Validation
==========

Input data can optionally be validated using the excellent `Pydantic <https://docs.pydantic.dev/latest/>`_ package.

The :class:`~etl_lib.core.ValidationBatchProcessor.ValidationBatchProcessor` class wraps a Pydantic model class so that it can be used inside a ``BatchProcessor`` chain.

Each row in the incoming batch is validated against the defined model. Rows that fail validation are written to a JSON file. Each row in that file retains the original input data along with all errors generated by Pydantic for that row.

The outgoing batch only contains the rows that successfully pass Pydantic validation.

An example class from the GTFS example demonstrates the implementation of loading data from a CSV file into Neo4j:

.. code-block:: python

    class LoadAgenciesTask(CSVLoad2Neo4jTask):

        class Agency(BaseModel):
            id: str = Field(alias="agency_id", default="generic")
            name: str = Field(alias="agency_name")
            url: str = Field(alias="agency_url")
            timezone: str = Field(alias="agency_timezone")
            lang: str = Field(alias="agency_lang")
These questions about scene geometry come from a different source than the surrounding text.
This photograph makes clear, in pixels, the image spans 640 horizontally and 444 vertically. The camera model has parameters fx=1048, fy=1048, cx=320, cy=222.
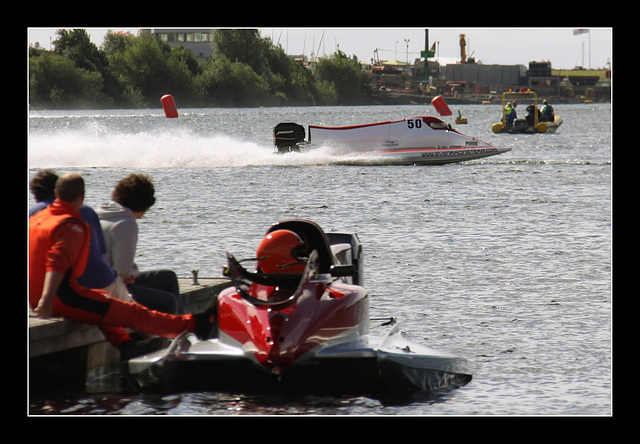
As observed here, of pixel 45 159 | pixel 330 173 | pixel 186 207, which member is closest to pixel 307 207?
pixel 186 207

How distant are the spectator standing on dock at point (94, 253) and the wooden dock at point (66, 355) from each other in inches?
14.8

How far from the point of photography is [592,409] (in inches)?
316

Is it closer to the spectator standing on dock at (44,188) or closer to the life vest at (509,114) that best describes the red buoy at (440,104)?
the life vest at (509,114)

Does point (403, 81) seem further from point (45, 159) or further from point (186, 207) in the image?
point (186, 207)

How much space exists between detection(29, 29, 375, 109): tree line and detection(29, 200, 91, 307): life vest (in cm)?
8881

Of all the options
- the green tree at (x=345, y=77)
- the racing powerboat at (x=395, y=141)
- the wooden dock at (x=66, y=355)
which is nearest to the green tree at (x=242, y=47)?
the green tree at (x=345, y=77)

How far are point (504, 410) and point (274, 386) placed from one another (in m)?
1.83

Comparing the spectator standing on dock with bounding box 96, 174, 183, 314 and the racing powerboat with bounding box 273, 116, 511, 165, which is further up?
the racing powerboat with bounding box 273, 116, 511, 165

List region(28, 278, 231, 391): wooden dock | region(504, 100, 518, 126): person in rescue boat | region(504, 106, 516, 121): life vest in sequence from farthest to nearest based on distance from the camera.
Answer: region(504, 106, 516, 121): life vest → region(504, 100, 518, 126): person in rescue boat → region(28, 278, 231, 391): wooden dock

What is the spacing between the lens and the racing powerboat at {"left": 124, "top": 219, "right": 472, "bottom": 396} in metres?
7.36

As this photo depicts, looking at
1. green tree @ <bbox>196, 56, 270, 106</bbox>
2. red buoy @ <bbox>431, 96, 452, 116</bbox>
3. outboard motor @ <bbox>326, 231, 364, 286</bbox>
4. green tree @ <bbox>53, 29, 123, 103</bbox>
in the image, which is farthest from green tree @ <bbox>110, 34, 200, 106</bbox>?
outboard motor @ <bbox>326, 231, 364, 286</bbox>

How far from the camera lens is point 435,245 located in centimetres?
1798

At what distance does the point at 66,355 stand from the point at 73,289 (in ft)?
2.34

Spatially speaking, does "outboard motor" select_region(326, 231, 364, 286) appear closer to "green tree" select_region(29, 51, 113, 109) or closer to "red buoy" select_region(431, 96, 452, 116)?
"red buoy" select_region(431, 96, 452, 116)
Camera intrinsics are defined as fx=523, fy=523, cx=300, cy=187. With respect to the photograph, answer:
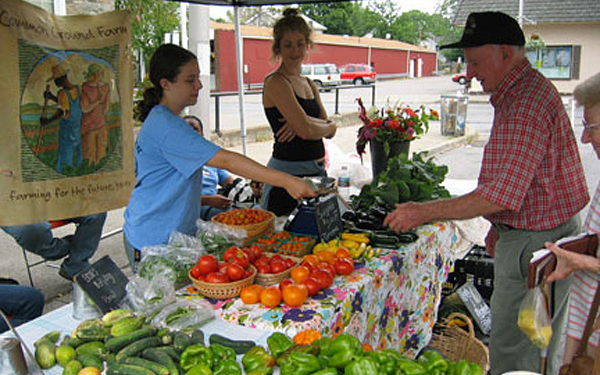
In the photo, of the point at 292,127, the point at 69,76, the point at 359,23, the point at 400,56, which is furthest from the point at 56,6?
the point at 359,23

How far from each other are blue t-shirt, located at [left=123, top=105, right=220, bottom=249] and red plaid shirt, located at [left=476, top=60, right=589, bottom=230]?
138 centimetres

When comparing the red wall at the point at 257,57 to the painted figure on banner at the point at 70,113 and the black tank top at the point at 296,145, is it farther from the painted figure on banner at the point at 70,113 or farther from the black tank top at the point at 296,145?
the painted figure on banner at the point at 70,113

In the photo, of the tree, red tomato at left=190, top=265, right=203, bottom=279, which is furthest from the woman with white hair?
the tree

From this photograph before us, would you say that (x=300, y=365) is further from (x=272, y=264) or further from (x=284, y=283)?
(x=272, y=264)

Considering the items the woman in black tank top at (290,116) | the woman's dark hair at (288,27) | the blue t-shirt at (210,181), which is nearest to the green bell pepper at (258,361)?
the woman in black tank top at (290,116)

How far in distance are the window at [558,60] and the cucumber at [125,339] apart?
22.7 meters

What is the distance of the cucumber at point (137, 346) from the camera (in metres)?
1.67

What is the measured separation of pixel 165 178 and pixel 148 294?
803mm

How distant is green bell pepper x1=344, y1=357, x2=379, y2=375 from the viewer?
144 cm

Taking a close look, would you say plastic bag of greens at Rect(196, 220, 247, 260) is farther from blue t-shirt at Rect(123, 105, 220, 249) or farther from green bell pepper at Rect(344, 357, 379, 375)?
green bell pepper at Rect(344, 357, 379, 375)

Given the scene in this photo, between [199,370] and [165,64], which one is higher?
[165,64]

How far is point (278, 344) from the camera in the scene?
1.76 m

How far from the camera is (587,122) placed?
2135 millimetres

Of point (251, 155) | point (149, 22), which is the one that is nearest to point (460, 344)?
point (251, 155)
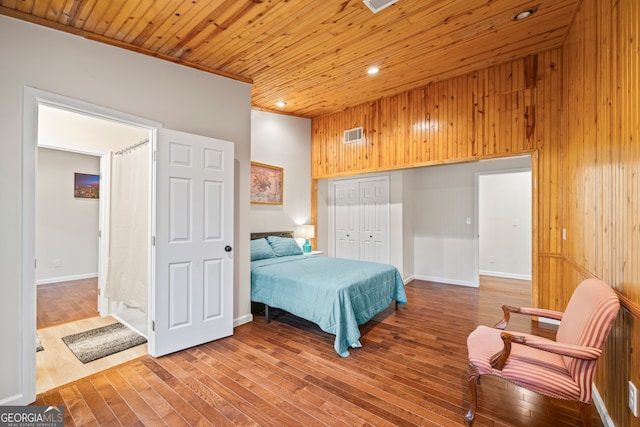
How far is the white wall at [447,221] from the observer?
17.4 ft

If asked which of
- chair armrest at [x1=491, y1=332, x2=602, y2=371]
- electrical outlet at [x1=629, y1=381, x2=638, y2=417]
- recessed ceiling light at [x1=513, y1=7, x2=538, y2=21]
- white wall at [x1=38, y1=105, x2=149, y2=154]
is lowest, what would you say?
electrical outlet at [x1=629, y1=381, x2=638, y2=417]

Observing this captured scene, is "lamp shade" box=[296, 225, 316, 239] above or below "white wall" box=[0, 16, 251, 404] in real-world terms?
below

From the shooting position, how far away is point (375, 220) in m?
5.72

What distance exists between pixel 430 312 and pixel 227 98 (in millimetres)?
3836

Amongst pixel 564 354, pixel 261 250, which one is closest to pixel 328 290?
pixel 261 250

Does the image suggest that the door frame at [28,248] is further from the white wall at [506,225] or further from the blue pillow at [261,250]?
the white wall at [506,225]

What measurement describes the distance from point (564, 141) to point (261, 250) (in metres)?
4.01

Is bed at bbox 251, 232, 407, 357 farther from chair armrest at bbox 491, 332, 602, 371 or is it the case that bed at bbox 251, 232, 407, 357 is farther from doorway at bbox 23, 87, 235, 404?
chair armrest at bbox 491, 332, 602, 371

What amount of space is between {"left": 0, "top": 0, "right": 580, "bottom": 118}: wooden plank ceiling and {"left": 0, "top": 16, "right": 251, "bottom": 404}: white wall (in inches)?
5.1

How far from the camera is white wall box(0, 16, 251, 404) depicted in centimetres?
199

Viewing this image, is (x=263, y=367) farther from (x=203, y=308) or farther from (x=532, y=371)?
(x=532, y=371)

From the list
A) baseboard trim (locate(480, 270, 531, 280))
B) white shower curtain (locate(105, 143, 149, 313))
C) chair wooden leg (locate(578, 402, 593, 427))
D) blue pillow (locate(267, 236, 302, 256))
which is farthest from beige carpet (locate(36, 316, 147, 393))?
baseboard trim (locate(480, 270, 531, 280))

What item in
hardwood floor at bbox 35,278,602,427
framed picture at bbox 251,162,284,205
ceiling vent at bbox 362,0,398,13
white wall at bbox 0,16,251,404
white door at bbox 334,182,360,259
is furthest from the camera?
white door at bbox 334,182,360,259

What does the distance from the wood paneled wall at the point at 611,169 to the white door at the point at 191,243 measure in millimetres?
3104
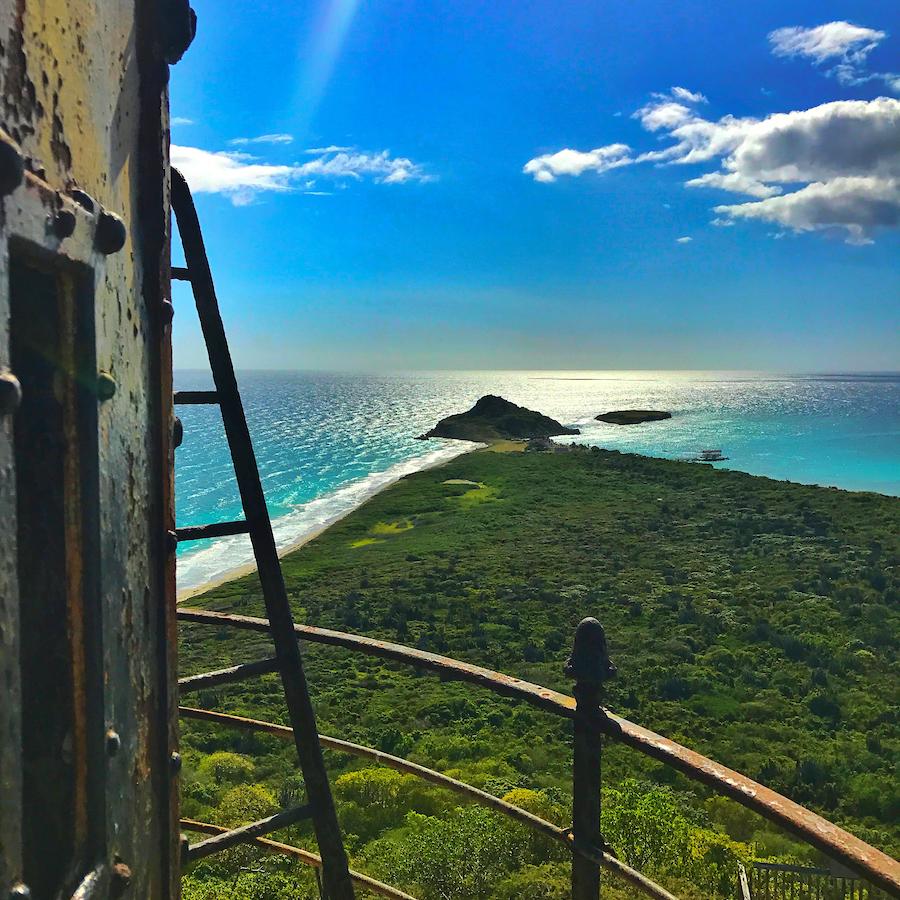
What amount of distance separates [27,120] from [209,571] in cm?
3910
        def __init__(self, context: ETLContext, file: Path):
            super().__init__(context, LoadAgenciesTask.Agency, file)

        def _query(self):
            return """ UNWIND $batch AS row
            MERGE (a:Agency {id: row.id})
                SET a.name = row.name,
                    a.url = row.url,
                    a.timezone = row.timezone,
                    a.lang = row.lang
            """

The ``class Agency(BaseModel)`` defines a simple Pydantic model for validation purposes.